Pregnancy Available data from the APR show no difference in the overall risk of birth defects for abacavir, lamivudine, or zidovudine compared with background rate for birth defects of 2.7% in the Metropolitan Atlanta Congenital Defects Program (MACDP) reference population Hyperlactatemia, which may be due to mitochondrial dysfunction, reported in infants with in utero exposure to zidovudine-containing products; causal relationship between these events and exposure to zidovudine-containing products in utero or peri-partum not established Lactation The Centers for Disease Control and Prevention recommend that HIV-1-infected mothers in the United States not breastfeed their infants to avoid risking postnatal transmission of HIV-1 infection; abacavir, lamivudine and zidovudine are present in human milk; there is no information on effects of abacavir, lamivudine and zidovudine on breastfed infant or effects of drug on milk production; because of potential for (1) HIV-1 transmission (in HIV-negative infants), (2) developing viral resistance (in HIV-positive infants), and (3) serious adverse reactions in breastfed infant, similar to those seen in adults; instruct mothers not to breastfeed if they are beind treated with the drug combination
Abacavir: Alcohol may cause decreased elimination of abacavir. Lactic acidosis with nucleoside analogues concomitantly. Decreased serum concentrations of methadone. Zidovudine: acyclovir and valacyclovir may increase CNS depression. Increased risk of haematologic toxicity with ganciclovir, valganciclovir, dapsone, doxorubicin, vincristine and vinblastine. Doxorubicin may reduce phophorylation; fluconazole may increase levels/effects; increased risk of hepatic decompensation or haematologic toxicities with interferon-? and ribavirin (also increases risk of pancreatitis and lactic acidosis). Methadone may increase effects/levels. Increased risk of myalgia, malaise and/or fever, maculopapular rash and effects/levels with probenecid. Stavudine may decrease antiviral activity; valproic acid may increase plasma levels (AUC increased by 80%). Lamivudine: Increased risk of hepatic decompensation or haematologic toxicities with interferon-? and ribavirin (also increases risk of mitochondrial toxicity, pancreatitis and lactic acidosis). Ganciclovir and valganciclovir may increase effects and toxicity; sulfamethoxazole/trimethoprim may increase AUC and decrease clearance (increasing levels and effects).

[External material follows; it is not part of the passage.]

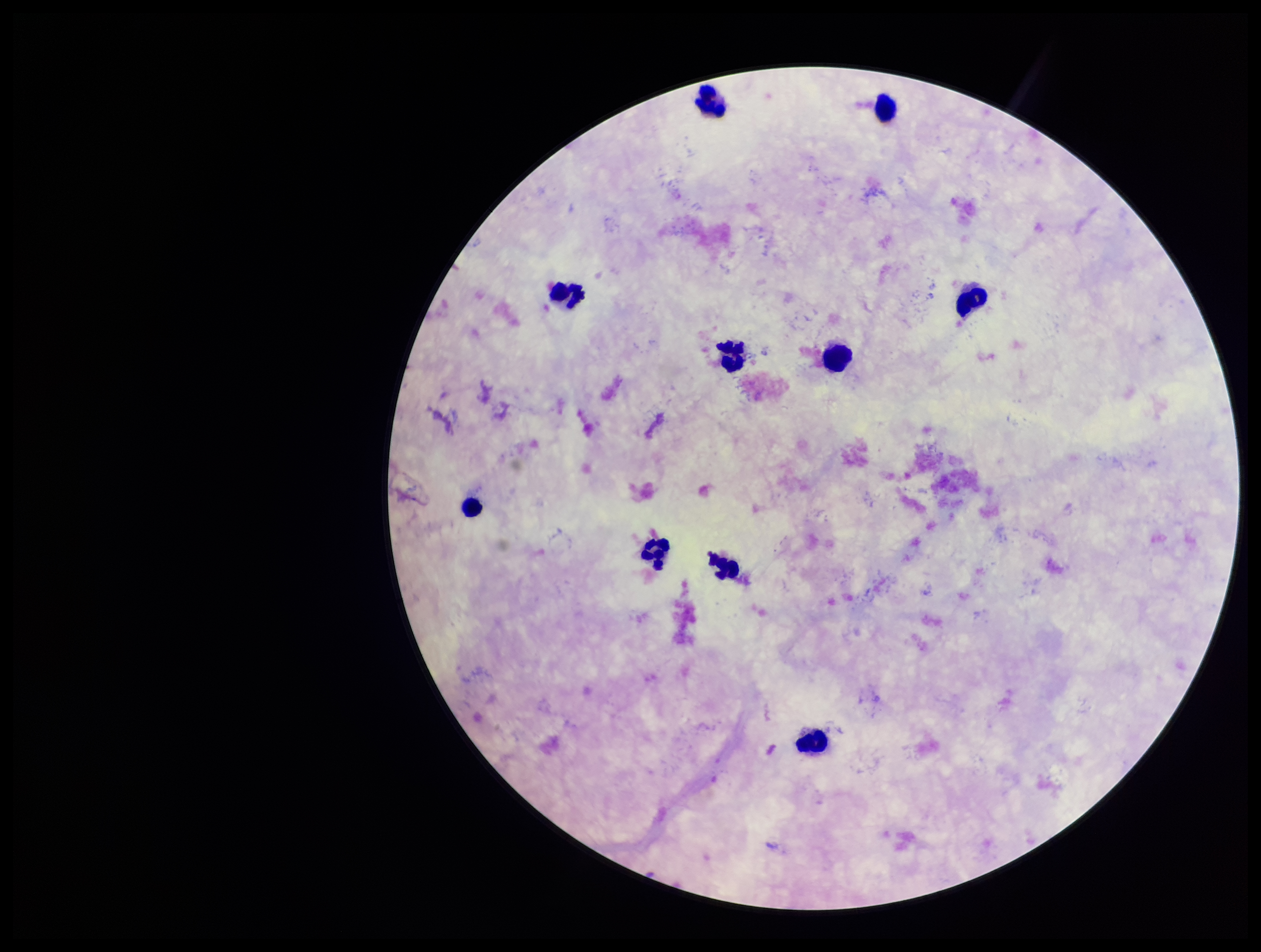 Giemsa stain. Parasite count: 0. Plasmodium parasites: none detected. Preparation: thick smear. Photographed through the microscope eyepiece with a smartphone camera. Leukocyte count: 10. Patient malaria status: negative. Single field of view. Image is 1261×952 pixels.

Side effects of Abacavir + Lamivudine + Zidovudine : >10% Nausea, Headache, Fatigue, Malaise, Vomiting 1-10% Rash, Fever/chills, Anxiety, Depression, Increased triglyceride levels, Diarrhea, Increased amylase, Neutropenia, Increased ALT, Increased CPK, Ear infection, Nose/throat infection, Viral infection Frequency Not Defined Immune reconstitution syndrome, GGT increased, Fat redistribution, Pancreatitis
Mechanism of Action
Abacavir, lamivudine and zidovudine are all nucleoside reverse transcriptase inhibitors. Converted to their respective active triphosphate form, they act synergistically to reduce viral resistance and inhibit reverse transcriptase via DNA chain termination.